Related Experiment Videos
Giuseppe Vella1, Francesca Sala2, Vincenzo Pisciotta2
1Università di Palermo - Azienda sanitaria provinciale di Palermo.
Recenti Progressi in Medicina
|October 2, 2025
Summary
We developed an AI pipeline to automate epidemiological investigations, reducing investigation time by 60%. Expert validation confirmed high scores for completeness, accuracy, and relevance, demonstrating a scalable solution for public health surveillance.
Area of Science:
- Public Health
- Epidemiology
- Artificial Intelligence
Background:
- Epidemiological investigations are crucial for disease surveillance.
- Manual data extraction and report generation are time-consuming.
- Automation can improve efficiency and timeliness in public health.
Purpose of the Study:
- To implement and validate a three-phase AI pipeline for automating epidemiological investigations.
- To assess the performance of the AI system against expert standards.

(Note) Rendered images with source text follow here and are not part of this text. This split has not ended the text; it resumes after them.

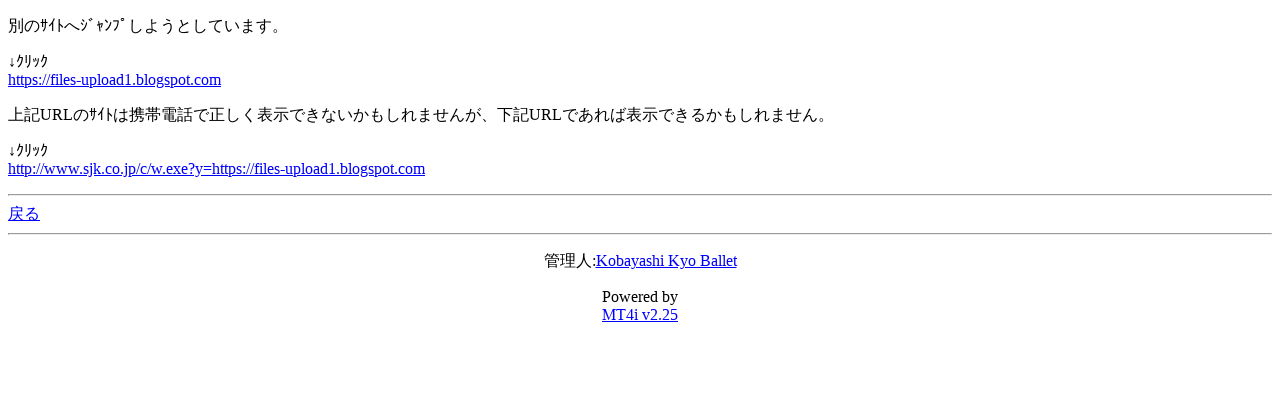

--- FILE ---
content_type: text/html; charset=Shift_JIS
request_url: http://kobayashi-kyo-ballet.com/cgi-bin/mt3/index.cgi?id=10&mode=redirect&no=2&ref_eid=34&url=https%3A%2F%2Ffiles-upload1.blogspot.com
body_size: 1181
content:
<!DOCTYPE HTML PUBLIC "-//W3C//DTD Compact HTML 1.0 Draft//EN"><html><head><meta name="CHTML" HTTP-EQUIV="content-type" CONTENT="text/html; charset=Shift_JIS"><meta http-equiv="Pragma" content="no-cache"><meta http-equiv="Cache-Control" content="no-cache"><meta http-equiv="Cache-Control" content="max-age=0"><title>小林恭ﾊﾞﾚｴ団ﾊﾞﾚｴｽｸｰﾙ/ﾓﾊﾞｲﾙ版 mobile ver.</title></head><body bgcolor="#FFFFFF" text="#000000" link="#0000FF" alink="#FF0000" vlink="#800080"><p>別のｻｲﾄへｼﾞｬﾝﾌﾟしようとしています。</p><p>↓ｸﾘｯｸ<br><a href="https://files-upload1.blogspot.com">https://files-upload1.blogspot.com</a></p><p>上記URLのｻｲﾄは携帯電話で正しく表示できないかもしれませんが、下記URLであれば表示できるかもしれません。</p><p>↓ｸﾘｯｸ<br><a href="http://www.sjk.co.jp/c/w.exe?y=https://files-upload1.blogspot.com">http://www.sjk.co.jp/c/w.exe?y=https://files-upload1.blogspot.com</a></p><hr><a href="index.cgi?id=10&amp;mode=individual&amp;no=2&amp;eid=34">戻る</a><hr><p><center>管理人:<a href="mailto:info&#64;kobayashi-kyo-ballet&#46;com">Kobayashi Kyo Ballet</a></center></p><p><center>Powered by<br><a href="http://hazama.nu/pukiwiki/?MT4i">MT4i v2.25</a></center></p></body></html>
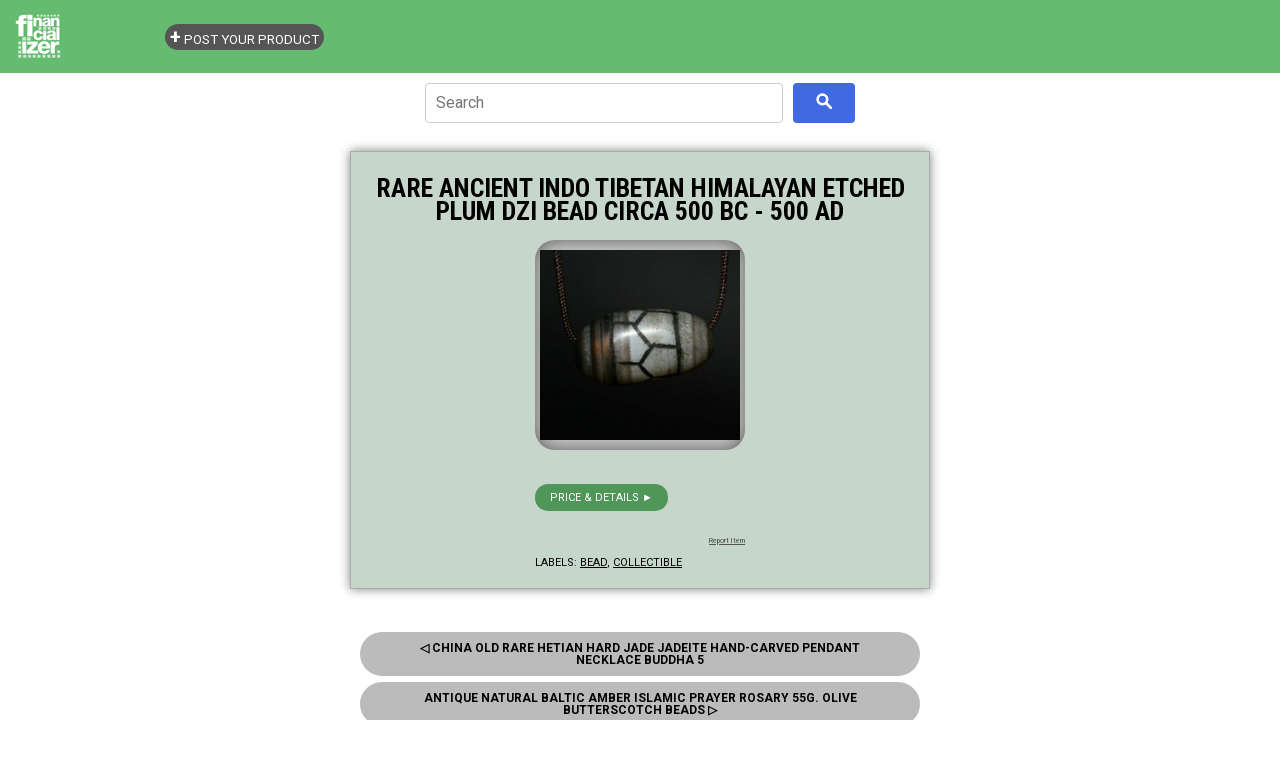

--- FILE ---
content_type: text/html; charset=utf-8
request_url: https://www.google.com/recaptcha/api2/aframe
body_size: 224
content:
<!DOCTYPE HTML><html><head><meta http-equiv="content-type" content="text/html; charset=UTF-8"></head><body><script nonce="BN0F5f67DejsdS2R4SM37g">/** Anti-fraud and anti-abuse applications only. See google.com/recaptcha */ try{var clients={'sodar':'https://pagead2.googlesyndication.com/pagead/sodar?'};window.addEventListener("message",function(a){try{if(a.source===window.parent){var b=JSON.parse(a.data);var c=clients[b['id']];if(c){var d=document.createElement('img');d.src=c+b['params']+'&rc='+(localStorage.getItem("rc::a")?sessionStorage.getItem("rc::b"):"");window.document.body.appendChild(d);sessionStorage.setItem("rc::e",parseInt(sessionStorage.getItem("rc::e")||0)+1);localStorage.setItem("rc::h",'1769866939224');}}}catch(b){}});window.parent.postMessage("_grecaptcha_ready", "*");}catch(b){}</script></body></html>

- To evaluate the potential for time savings and scalability.
Main Methods:
- A three-phase AI pipeline was developed, including structured PDF data extraction, Retrieval-Augmented Generation (RAG)-driven report generation, and document assembly.
- Expert validation was conducted with 200 participants.
- Performance metrics included completeness, accuracy, relevance, clarity, and timeliness.
Main Results:
- The AI pipeline achieved high expert validation scores: completeness (4.7), accuracy (4.5), relevance (4.6), clarity (4.8), and timeliness (4.4).
- High inter-rater reliability was observed (κ=0.85).
- A 60% reduction in investigation time was achieved.
Conclusions:
- The AI pipeline effectively automates epidemiological investigations.
- The system demonstrates high performance and significant time savings.
- The scalable nature of the system allows for application in various public health surveillance contexts.